Gruff Rhys revient à Paris afin de promouvoir « Babelsberg« , son cinquième album solo. Après le set douillet de Bill Ryder-Jones, seul à la guitare électrique (les deux compères partagent l’affiche sur la tournée européenne), un public rieur et détendu patiente au son d’ « I Want You (She’s So Heavy) ». Dans une version approchant les 30 minutes, la boucle finale avec choeurs et bruit blanc semble répétée à l’infini. Même les fans hardcore des Beatles se croient piégés dans un jeu de téléréalité, type « Le Prix du Danger ».
Cut. Les musiciens précédent l’entrée de Gruff Rhys qui débarque avec sa guitare et ses pancartes aux slogans poétiques/politiques souvent hilarants.
Ce qui frappe d’emblée : le chef des mythiques Super Furry Animals a bien su s’entourer. Pas de set solo avec guitare acoustique, bandes et gadgets ce soir, on est heureux de le revoir ainsi en formule « augmentée ». Pas de cordes non plus comme sur le disque mais un solide quartet, bien affûté grâce à une vingtaine de dates (USA puis Royaume-Désuni). Et une vraie galerie de personnages : outre l’impressionnant Gruff, on retrouve Kliph Scurlock à la batterie. Dans le registre Keith Moon/Muppets, l’ancien batteur des Flaming Lips s’en donne à coeur joie pour le bonheur de tous. Stephen “Sweet Baboo” Black assure la basse et de très belles harmonies vocales.
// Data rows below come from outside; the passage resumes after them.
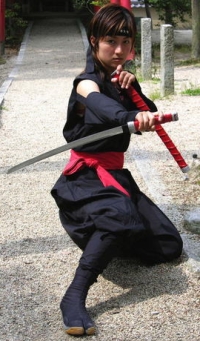 kunoichi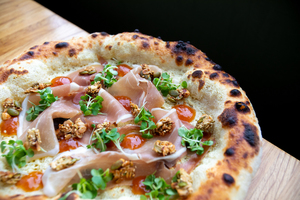 Companion Pizza Pop-up at Oakley Wines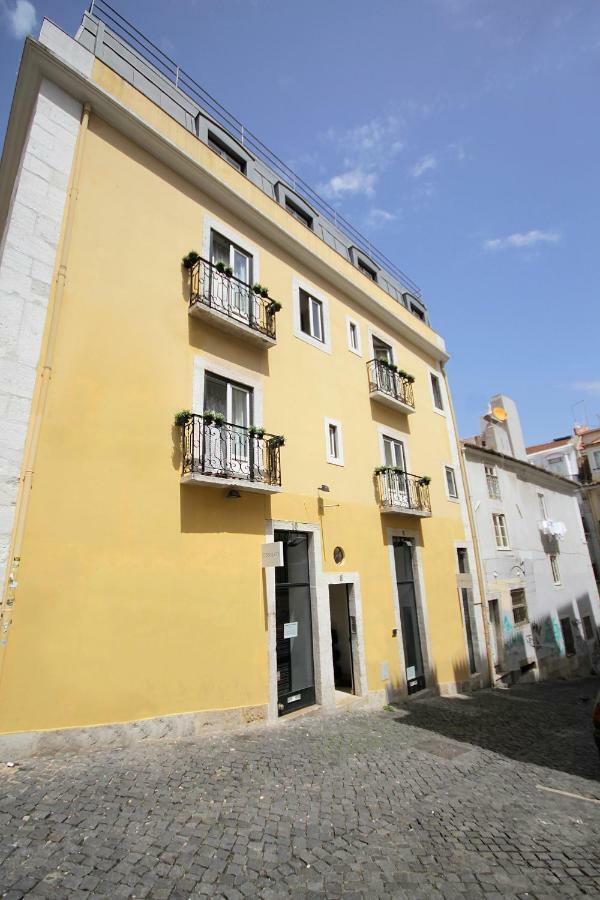 Salgadeiras Suites - Bairro Alto ลิสบอน ห้อง รูปภาพ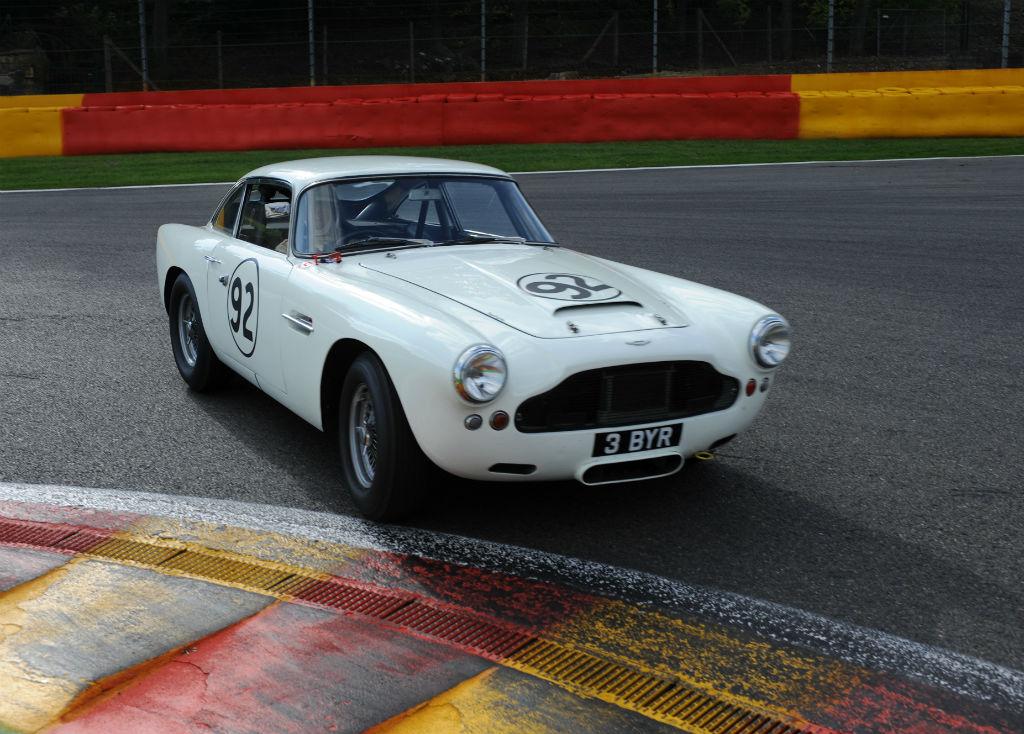 It success was cemented by the DB4 GT and the iconic DB4 GT Zagato. Many DB4s have led active lives.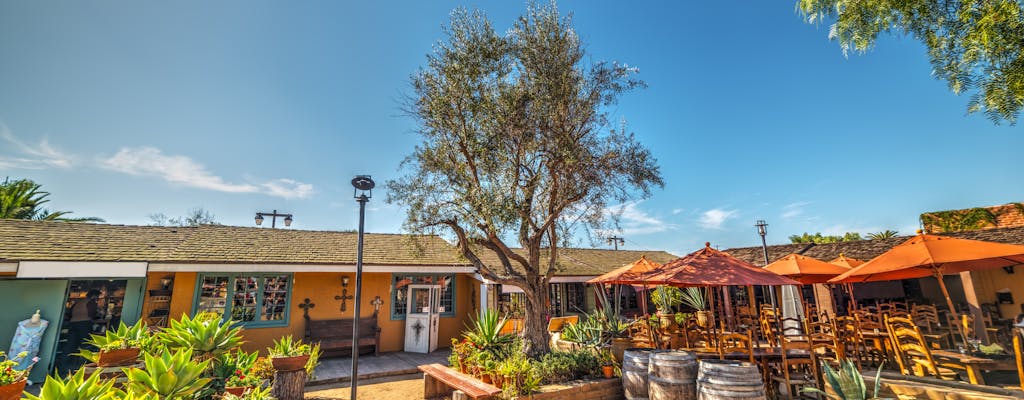 Vieille ville de San Diego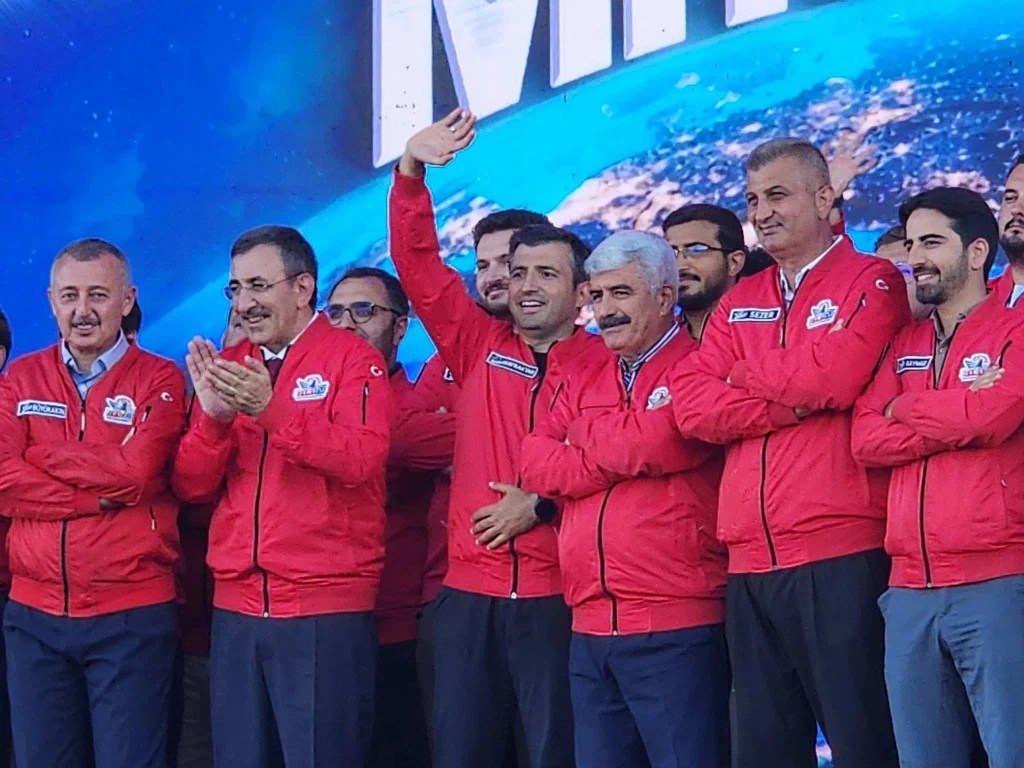 Başkan Sezer: ‘TEKNOFEST Mavi Vatan’ın Paydaşı Olmaktan Büyük Gurur Duyuyoruz’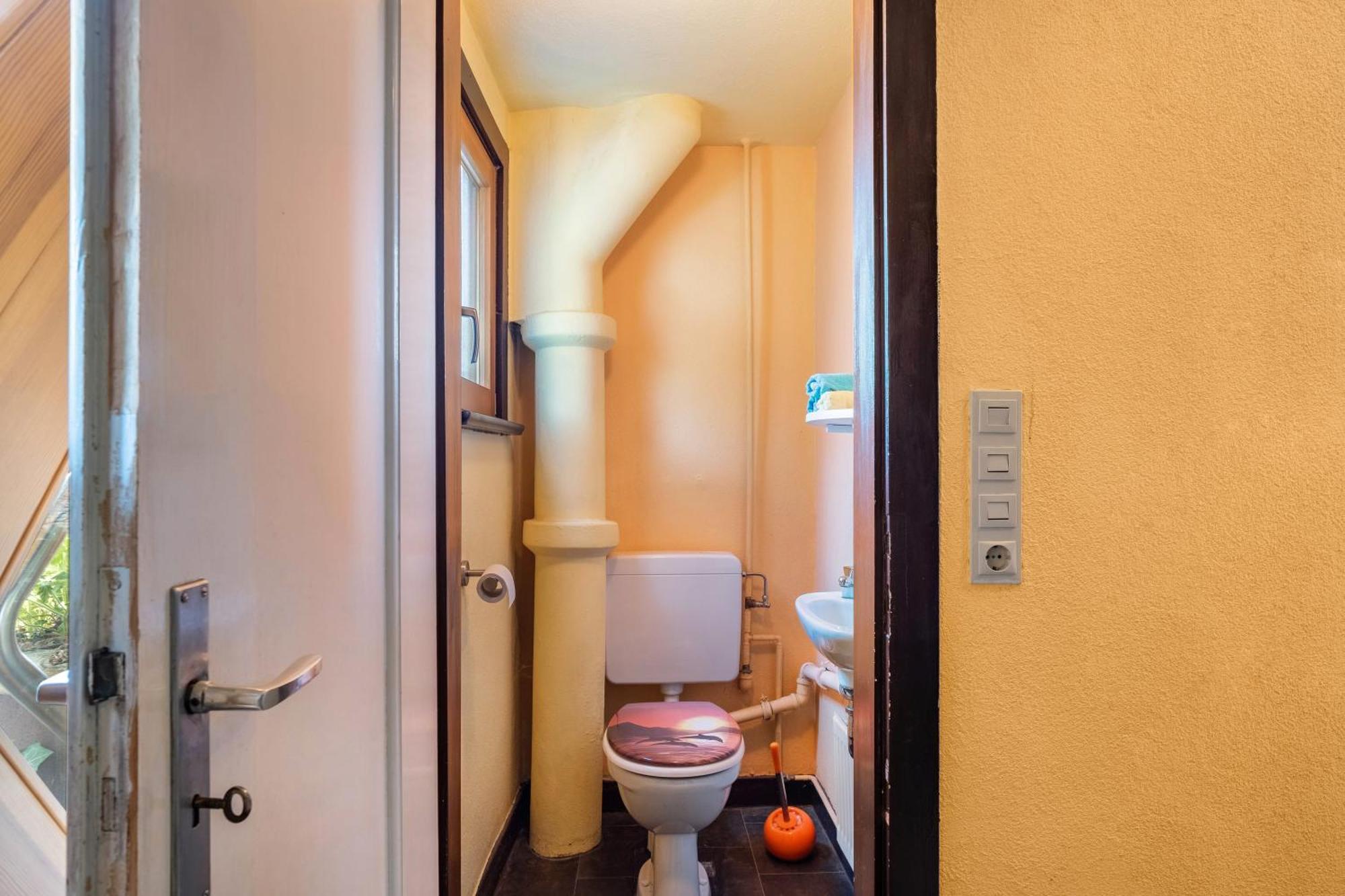 Blackforest Ferienwohnung St. Georgen im Schwarzwald Eksteriør bilde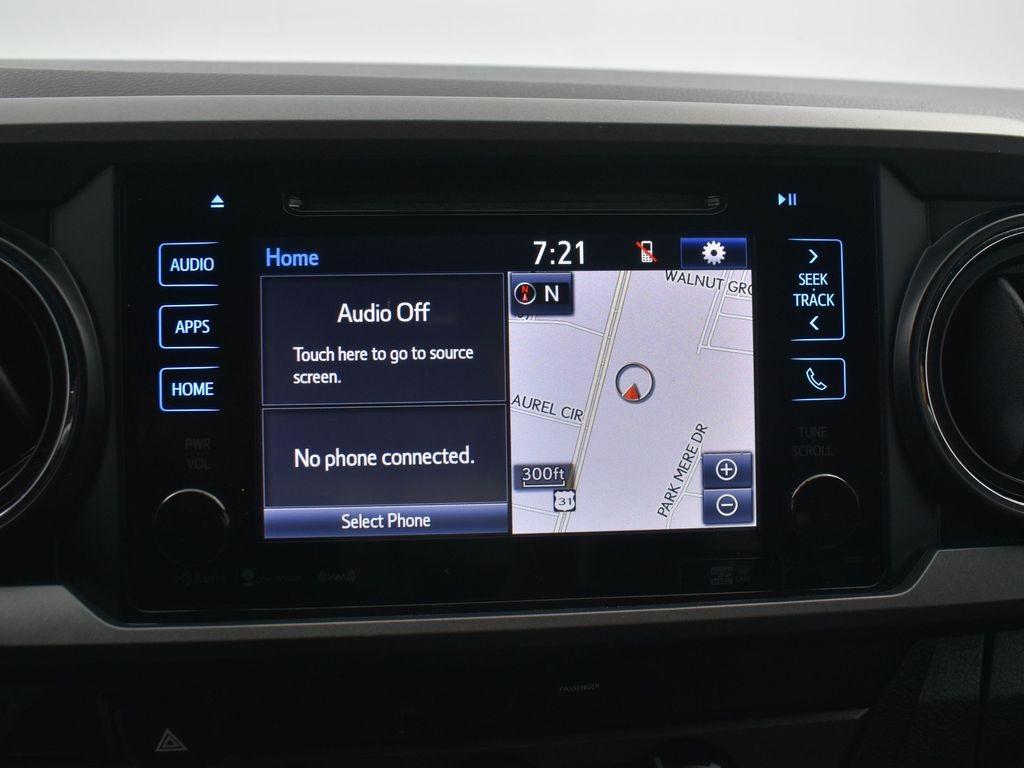 used 2017 Toyota Tacoma car, priced at $31,762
Et Osian Gwynedd, sosie de Klaus Kinski ou Mani des Stone Roses selon l’éclairage, est aux claviers. Un Américain et trois Gallois. Dans le public, un bonnet Wales/Cymru passe de tête en tête, la camaraderie est au rendez-vous.
Le concert commence et le groupe déroule les titres, tambour battant. La setlist fait la part belle à « Babelsberg » qui est joué intégralement et dans l’ordre.
Même sans les arrangements de cordes, la puissance des compositions laisse pantois. « Limited Edition Heart », mélodie de l’année !
Sur « Colonise The Moon », un titre des SFA, Sweet Baboo empoigne un sax et enchaîne les citations du « Baker Street » de Gerry Rafferty. Gruff ne nous a-t-il pas rappelé en introduction du titre : « Brexit is a bad sax solo » ? On se promène ensuite dans le répertoire du chaman celte qui pioche dans « Candylion« , « American Interior » (très belle version du single éponyme, il est rejoint par Bill Ryder-Jones), « Hotel Shampoo » (une vague de félicité nous emporta sur « Sensations In The Dark »). Les habituels titres gallois sont au programme, dont l’inénarrable « Iolo ». A la fin de « Gyrru Gyrru Gyrru », une orgie sonique semble nous propulser vers le chaos. Le concert s’achève cependant sur la savoureuse ballade « If We Were Words, We Would Rhyme ». Les pancartes défilent : « Applause », « Louder », « Ape Shit ». « Resist Phony Encores » : il n’y aura donc pas de rappel.
Gruff réussit le tour de force de passer en une seconde du sourire désarmant du wunderkind au regard possédé d’un Assurancetourix sous trip. Spirituel et charismatique sur scène, il se révèle plus timide en interview et semble puiser profondément en lui, langage facial à l’appui, pour vous délivrer un message qui s’avère parfois complexe ou drolatique, élaboré toujours.
Réécoutez ou découvrez l’oeuvre de Gruff Rhys sans tarder, sur disque ou sur scène : cet homme est unique.